# Forum Youngblood & Manual??



## bubbachubba340 (Feb 10, 2009)

Youngblood is a bit stiffer and the manual is more of a noodle.


----------



## DiscoStu (Jul 2, 2009)

I demoed the youngblood (really briefly) a few weeks back, found it pretty stiff, not what i'd want for a park board.
Not sure how i feel about the graphics either, were pretty.. hectic


----------



## jimster716 (Feb 11, 2009)

You're starting to post like jibkingj. Start one thread about certain boards and then start a whole new one with another selection of boards. Get a Lamar board and call it a day cuz we obviously can't help you.


----------



## LTshredTN (Apr 14, 2009)

jimster716 said:


> You're starting to post like jibkingj. Start one thread about certain boards and then start a whole new one with another selection of boards. Get a Lamar board and call it a day cuz we obviously can't help you.

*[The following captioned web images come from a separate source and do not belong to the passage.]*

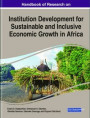 Handbook of Research on Institution Development for Sustainable and Inclusive Economic Growth in Africa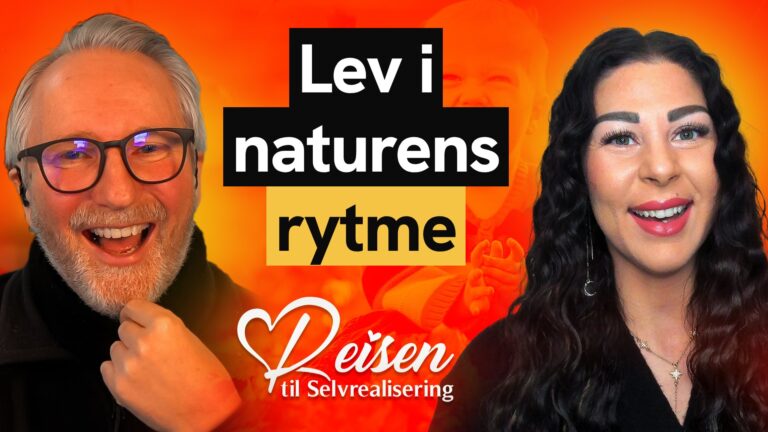 Episode 8 – Bli en mester i å forstå og leve ut naturens helbredende rytmer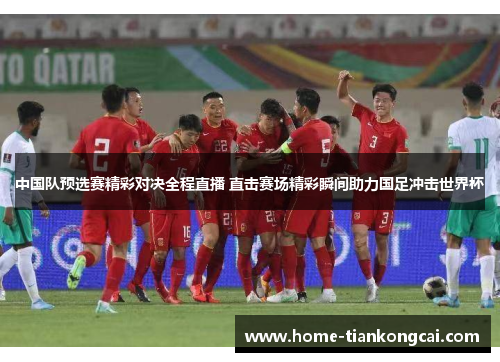 中国队预选赛精彩对决全程直播 直击赛场精彩瞬间助力国足冲击世界杯 中国队预选赛精彩对决全程直播 直击赛场精彩瞬间助力国足冲击世界杯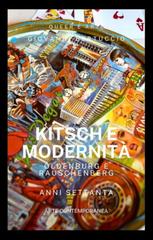 Giovanni Bertuccio – Kitsch e modernità. Oldenburg e Rauschenberg. Anni Settanta (2025)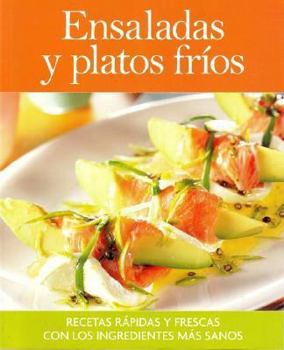 Paperback Ensaladas y Platos Frios: Recetas Rapidas y Frescas Con los Ingredientes Mas Sanos [Spanish] Book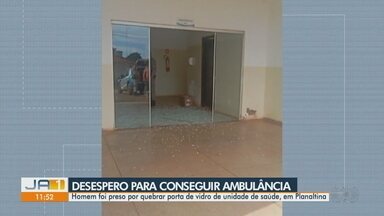 Homem é preso após quebrar porta de unidade de saúde em Pontalina, diz polícia - Suspeito tentava conseguir uma ambulância para o pai.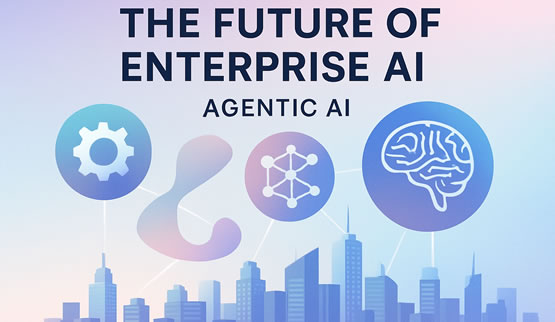 The Future of Enterprise AI: Embracing Agentic AI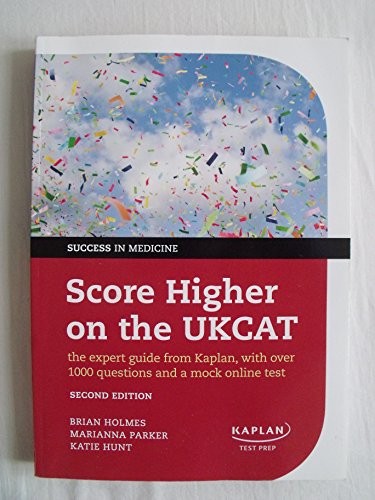 Stock image for Score Higher on the UKCAT The expert guide from Kaplan, with over 1000 questions and a mock online test 2/e (Success in Medicine) for sale by AwesomeBooks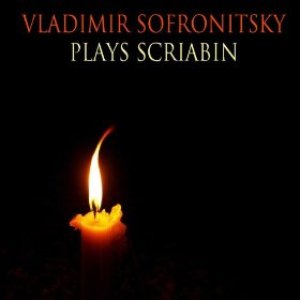 Vladimir Sofronitsky Plays Scriabin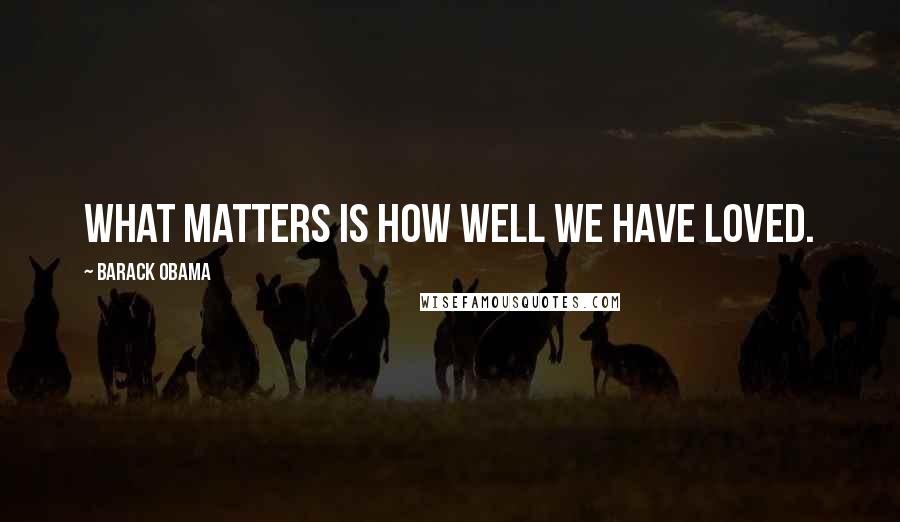 Barack Obama Quotes: What matters is how well we have loved.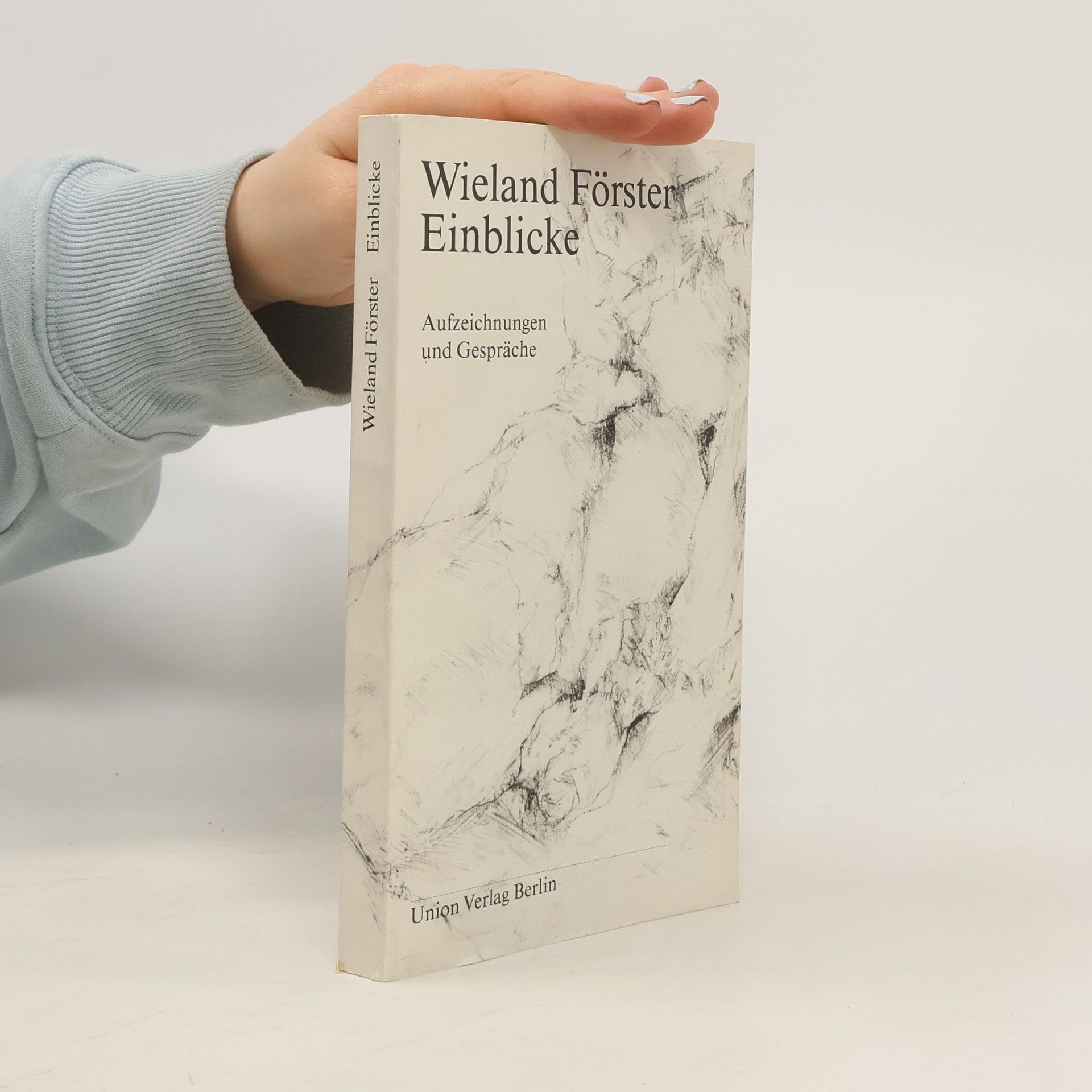 Wieland Förster. Einblicke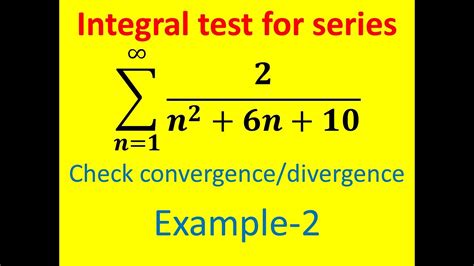 Integral Test For Convergence Or Divergence Of A Series Example 2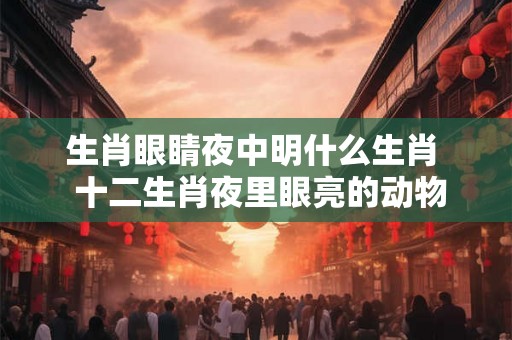 生肖眼睛夜中明什么生肖  十二生肖夜里眼亮的动物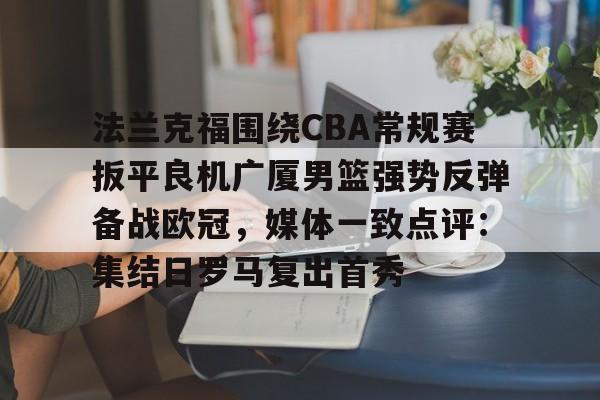 pingbosportsApp下载-法兰克福围绕CBA常规赛扳平良机广厦男篮强势反弹备战欧冠，媒体一致点评：集结日罗马复出首秀的简单介绍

man im a "newbie" on here...cut me some slack! lol im just trying to learn all i can about boards & there differences here, cause here in the southeast we dont have all the info & boardtime the midwest crew has! hell ill buy 3 or 4 boards if i have too...haha


----------



## jimster716 (Feb 11, 2009)

LTshredTN said:


> man im a "newbie" on here...cut me some slack! lol im just trying to learn all i can about boards & there differences here, cause here in the southeast we dont have all the info & boardtime the midwest crew has! hell ill buy 3 or 4 boards if i have too...haha


WOW!!! That is exactly what jibkingj would say. Can we get an IP check up in here?


----------